Friday, March 23, 2012

China's One-Child Policy's Ripple Effect on Singapore and Beyond?

Outrageous. On Sunday, 18 March 2012, a PRC couple attempted to kidnap a Singaporean boy in the suburbs of Ang Mo Kio. Read reports here(CNA), here(ST), or here(inSing).

It is shocking that such an attempt was carried out in a public mall, during a Sunday afternoon with an ongoing event and high human traffic. The PRC couple was so brazen to strike during the few seconds a child was unsupervised, and if it were not for the mother's immediate confrontation with the PRC woman leading her son away, who knows what would have happened to the boy.

In China, the strict One-Child Policy restricts parents to only one child, and when compounded with the traditional Chinese preference of a male heir, adoptions of baby boys are commonplace and highly sought after. In this article (China frees 24,000 abducted women, kids in 2011), the report stated that the PRC Ministry of Public Security said that Chinese police have rescued 8,660 children and 15,458 women in 2011.

These children and women are all victims of human trafficking, and more than 2,000 children were discovered to have been abducted and sold for adoption. Additionally, adoption in China is seemingly less-regulated (there is a China Center of Adoption Affairs overseen by the Ministry of Civil Affairs) where couples can adopt children from any source.

Tellingly, the article also paints a grim picture of the fates of children and women abducted by human traffickers. Abducted women are forced into prostitution, even all the way to freaking Angola (which is in Africa by the way), and in 2007, Chinese authorities discovered and freed thousands of people forced into slave labour in brickyards and mines.

Read more about Slave Labour in China here(Time World/Slave Labor in China Sparks Outrage) and here(New York Times/Child slave labor revelations sweeping China).

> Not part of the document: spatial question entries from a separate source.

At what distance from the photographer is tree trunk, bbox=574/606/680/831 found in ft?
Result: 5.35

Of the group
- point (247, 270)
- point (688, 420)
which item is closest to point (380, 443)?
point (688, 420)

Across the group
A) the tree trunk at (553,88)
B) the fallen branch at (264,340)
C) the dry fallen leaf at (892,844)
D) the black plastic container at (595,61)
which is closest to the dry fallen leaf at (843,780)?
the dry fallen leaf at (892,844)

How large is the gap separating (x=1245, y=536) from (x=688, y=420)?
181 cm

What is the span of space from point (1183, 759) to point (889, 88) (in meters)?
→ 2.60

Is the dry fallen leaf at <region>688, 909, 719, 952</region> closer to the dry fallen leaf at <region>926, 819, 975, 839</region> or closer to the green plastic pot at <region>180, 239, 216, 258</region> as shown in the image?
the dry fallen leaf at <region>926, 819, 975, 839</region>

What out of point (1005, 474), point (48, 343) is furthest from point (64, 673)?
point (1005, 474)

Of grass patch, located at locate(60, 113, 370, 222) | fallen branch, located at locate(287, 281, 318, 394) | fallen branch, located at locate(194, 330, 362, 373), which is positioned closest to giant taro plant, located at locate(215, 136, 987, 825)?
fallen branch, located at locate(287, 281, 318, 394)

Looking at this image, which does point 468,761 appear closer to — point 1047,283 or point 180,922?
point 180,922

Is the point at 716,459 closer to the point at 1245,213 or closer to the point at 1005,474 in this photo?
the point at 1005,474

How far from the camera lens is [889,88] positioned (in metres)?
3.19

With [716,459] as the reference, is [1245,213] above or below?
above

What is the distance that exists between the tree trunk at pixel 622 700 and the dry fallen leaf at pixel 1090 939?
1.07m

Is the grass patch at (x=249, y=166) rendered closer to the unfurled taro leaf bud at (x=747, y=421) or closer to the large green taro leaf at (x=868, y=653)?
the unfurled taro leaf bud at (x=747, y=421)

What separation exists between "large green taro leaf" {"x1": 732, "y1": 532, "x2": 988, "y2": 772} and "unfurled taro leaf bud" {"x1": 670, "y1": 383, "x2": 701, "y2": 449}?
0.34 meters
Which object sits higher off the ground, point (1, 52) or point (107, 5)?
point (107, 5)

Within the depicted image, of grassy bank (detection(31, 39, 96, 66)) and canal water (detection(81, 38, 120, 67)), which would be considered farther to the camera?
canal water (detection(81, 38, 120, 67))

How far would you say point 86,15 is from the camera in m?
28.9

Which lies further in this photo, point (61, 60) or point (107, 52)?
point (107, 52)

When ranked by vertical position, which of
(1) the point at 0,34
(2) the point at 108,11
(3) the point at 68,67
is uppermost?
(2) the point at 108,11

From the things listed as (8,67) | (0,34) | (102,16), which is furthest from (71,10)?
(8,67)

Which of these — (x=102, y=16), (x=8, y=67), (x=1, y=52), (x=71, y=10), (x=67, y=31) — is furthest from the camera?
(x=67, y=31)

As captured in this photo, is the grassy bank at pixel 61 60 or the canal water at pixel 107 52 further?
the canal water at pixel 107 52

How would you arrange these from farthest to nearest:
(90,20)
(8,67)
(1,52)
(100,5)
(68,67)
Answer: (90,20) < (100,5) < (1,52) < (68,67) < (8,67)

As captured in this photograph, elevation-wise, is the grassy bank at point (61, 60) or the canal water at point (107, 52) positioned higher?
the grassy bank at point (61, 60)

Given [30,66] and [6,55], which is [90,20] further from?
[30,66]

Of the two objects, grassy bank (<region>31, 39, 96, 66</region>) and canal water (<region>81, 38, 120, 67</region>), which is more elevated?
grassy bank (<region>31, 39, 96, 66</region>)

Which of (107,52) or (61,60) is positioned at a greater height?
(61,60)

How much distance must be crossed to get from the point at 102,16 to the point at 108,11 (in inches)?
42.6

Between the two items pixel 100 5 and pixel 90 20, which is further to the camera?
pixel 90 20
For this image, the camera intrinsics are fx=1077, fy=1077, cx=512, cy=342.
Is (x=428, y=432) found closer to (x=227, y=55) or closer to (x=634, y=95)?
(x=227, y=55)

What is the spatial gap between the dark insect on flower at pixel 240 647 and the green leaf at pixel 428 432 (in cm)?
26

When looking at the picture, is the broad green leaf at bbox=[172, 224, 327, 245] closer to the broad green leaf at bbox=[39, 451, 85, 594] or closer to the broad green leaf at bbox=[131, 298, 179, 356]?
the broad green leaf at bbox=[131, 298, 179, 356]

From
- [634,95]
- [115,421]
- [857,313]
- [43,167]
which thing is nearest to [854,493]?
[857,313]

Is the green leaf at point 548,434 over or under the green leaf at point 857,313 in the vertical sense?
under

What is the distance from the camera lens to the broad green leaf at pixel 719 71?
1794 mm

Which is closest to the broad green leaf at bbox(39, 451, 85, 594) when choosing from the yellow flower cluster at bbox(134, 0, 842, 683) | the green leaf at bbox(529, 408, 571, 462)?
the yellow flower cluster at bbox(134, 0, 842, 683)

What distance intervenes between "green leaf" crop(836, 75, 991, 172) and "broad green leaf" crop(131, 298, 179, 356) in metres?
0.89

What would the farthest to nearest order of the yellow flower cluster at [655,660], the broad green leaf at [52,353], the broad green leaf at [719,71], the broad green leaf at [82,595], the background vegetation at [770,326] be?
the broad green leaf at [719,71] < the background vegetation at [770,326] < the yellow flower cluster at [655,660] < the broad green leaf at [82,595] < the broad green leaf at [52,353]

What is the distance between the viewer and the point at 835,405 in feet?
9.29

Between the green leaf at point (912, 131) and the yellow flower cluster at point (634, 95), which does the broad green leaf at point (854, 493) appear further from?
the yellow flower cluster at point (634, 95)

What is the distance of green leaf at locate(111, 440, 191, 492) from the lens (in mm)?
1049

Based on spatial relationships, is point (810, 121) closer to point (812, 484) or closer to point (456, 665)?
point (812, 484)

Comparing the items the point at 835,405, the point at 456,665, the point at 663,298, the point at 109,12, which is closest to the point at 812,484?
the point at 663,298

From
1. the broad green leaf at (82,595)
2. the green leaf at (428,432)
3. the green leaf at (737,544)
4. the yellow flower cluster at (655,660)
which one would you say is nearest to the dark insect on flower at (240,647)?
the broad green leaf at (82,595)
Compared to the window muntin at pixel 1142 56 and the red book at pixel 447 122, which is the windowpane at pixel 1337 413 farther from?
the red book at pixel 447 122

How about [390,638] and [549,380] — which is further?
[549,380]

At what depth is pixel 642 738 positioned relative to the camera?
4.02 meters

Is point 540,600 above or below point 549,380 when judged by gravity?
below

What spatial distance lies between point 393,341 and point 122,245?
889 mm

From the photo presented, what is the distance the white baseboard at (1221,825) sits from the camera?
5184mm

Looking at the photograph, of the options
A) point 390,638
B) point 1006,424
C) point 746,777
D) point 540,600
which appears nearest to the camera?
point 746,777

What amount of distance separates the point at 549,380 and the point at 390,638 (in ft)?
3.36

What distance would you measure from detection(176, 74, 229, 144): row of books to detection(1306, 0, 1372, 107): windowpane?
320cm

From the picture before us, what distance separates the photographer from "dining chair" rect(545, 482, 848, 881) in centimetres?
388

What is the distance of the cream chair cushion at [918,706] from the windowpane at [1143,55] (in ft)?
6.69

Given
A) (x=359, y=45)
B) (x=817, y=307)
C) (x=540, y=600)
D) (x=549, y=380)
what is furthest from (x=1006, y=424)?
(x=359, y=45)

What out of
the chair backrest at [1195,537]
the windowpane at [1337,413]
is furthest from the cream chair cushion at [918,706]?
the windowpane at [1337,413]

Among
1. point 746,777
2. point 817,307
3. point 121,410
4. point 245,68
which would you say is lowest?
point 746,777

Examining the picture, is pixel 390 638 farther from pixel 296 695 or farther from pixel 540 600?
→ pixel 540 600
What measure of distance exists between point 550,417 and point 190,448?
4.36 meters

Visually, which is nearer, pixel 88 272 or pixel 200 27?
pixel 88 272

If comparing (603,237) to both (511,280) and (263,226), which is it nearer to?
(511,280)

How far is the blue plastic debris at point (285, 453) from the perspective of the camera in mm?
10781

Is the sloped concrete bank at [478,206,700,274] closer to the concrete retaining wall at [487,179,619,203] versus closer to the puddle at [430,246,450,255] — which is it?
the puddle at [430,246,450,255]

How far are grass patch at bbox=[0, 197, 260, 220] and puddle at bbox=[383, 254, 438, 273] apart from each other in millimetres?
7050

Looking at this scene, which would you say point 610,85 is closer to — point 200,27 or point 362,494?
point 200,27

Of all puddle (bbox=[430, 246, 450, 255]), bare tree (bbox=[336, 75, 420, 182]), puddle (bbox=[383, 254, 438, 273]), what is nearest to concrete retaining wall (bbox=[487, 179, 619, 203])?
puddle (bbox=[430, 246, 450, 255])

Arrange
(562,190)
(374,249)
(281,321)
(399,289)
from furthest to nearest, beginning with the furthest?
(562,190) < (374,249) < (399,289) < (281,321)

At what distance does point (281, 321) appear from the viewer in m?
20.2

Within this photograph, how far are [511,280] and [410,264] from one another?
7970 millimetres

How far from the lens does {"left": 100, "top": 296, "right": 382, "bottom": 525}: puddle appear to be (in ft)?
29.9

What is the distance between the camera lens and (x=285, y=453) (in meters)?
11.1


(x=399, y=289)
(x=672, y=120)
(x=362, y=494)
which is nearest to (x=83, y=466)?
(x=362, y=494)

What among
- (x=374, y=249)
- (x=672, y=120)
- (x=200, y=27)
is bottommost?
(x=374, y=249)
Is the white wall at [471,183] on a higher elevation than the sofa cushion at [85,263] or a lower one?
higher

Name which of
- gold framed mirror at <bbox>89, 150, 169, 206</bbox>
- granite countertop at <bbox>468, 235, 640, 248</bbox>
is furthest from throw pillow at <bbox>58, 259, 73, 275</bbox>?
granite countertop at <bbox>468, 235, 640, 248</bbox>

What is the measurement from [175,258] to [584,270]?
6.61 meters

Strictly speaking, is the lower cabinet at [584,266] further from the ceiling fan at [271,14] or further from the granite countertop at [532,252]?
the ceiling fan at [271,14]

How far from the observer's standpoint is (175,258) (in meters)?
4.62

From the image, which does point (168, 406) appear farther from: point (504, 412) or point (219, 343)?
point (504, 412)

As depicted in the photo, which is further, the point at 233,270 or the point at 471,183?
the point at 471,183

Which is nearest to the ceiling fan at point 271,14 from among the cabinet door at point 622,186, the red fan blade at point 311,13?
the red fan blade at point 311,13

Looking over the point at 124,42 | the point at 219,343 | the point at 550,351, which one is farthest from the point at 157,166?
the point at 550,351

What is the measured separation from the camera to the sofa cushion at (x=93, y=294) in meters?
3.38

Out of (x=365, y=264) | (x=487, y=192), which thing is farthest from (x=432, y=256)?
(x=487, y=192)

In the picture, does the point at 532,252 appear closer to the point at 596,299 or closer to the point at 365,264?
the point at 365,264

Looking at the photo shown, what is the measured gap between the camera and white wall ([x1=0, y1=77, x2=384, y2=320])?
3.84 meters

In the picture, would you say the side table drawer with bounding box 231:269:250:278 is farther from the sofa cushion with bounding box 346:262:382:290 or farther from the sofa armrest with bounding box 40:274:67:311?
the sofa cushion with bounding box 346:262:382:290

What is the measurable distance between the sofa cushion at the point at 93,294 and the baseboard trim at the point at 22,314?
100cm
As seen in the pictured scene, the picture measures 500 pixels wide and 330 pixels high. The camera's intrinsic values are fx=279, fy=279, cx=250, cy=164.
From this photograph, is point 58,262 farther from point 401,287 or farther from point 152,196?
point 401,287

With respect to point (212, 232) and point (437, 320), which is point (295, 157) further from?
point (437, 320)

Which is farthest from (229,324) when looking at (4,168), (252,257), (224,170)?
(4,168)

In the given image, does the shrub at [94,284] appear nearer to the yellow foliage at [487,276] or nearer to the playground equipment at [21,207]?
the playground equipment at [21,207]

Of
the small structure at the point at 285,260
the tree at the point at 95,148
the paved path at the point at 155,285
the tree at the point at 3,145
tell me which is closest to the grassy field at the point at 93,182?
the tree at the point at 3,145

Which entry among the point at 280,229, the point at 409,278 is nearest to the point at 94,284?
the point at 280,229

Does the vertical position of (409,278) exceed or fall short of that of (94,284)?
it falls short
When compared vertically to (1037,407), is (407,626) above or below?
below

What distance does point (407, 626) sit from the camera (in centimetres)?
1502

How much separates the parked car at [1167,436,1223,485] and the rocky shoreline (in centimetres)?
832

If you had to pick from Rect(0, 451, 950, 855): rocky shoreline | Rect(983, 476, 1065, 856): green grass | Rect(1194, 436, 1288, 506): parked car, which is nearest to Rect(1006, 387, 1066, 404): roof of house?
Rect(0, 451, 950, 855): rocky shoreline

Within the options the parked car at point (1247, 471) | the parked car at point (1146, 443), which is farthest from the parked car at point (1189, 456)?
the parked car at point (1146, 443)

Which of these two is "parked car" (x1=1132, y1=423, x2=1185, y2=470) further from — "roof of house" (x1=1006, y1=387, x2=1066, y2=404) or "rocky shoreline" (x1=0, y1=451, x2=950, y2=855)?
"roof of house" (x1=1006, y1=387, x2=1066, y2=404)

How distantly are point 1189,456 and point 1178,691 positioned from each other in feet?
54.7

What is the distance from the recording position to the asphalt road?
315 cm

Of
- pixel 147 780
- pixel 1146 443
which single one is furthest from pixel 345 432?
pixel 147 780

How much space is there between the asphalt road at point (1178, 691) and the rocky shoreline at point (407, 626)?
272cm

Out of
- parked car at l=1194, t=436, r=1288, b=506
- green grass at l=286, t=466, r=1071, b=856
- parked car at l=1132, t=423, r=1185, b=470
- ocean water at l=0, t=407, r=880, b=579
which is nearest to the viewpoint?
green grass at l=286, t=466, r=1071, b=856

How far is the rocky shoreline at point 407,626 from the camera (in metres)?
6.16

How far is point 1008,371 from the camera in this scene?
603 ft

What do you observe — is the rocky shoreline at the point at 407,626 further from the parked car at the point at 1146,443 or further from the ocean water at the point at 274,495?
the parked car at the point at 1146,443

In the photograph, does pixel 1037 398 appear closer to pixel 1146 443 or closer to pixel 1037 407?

In short, victims of human trafficking in China end up either as adopted children, slaves, or prostitutes (for the women only, I hope). And so far, all reported cases of abduction were domestic and confined within Chinese borders and territories. And if the PRC couple are part of a global syndicate, expanding abduction operations outside of China, I shudder to consider the consequences. Will more children be led away by women misleading them into believing that she will bring them back home, or worse, forcibly kidnapped or bought from impoverished and rural families in our neighbouring nations?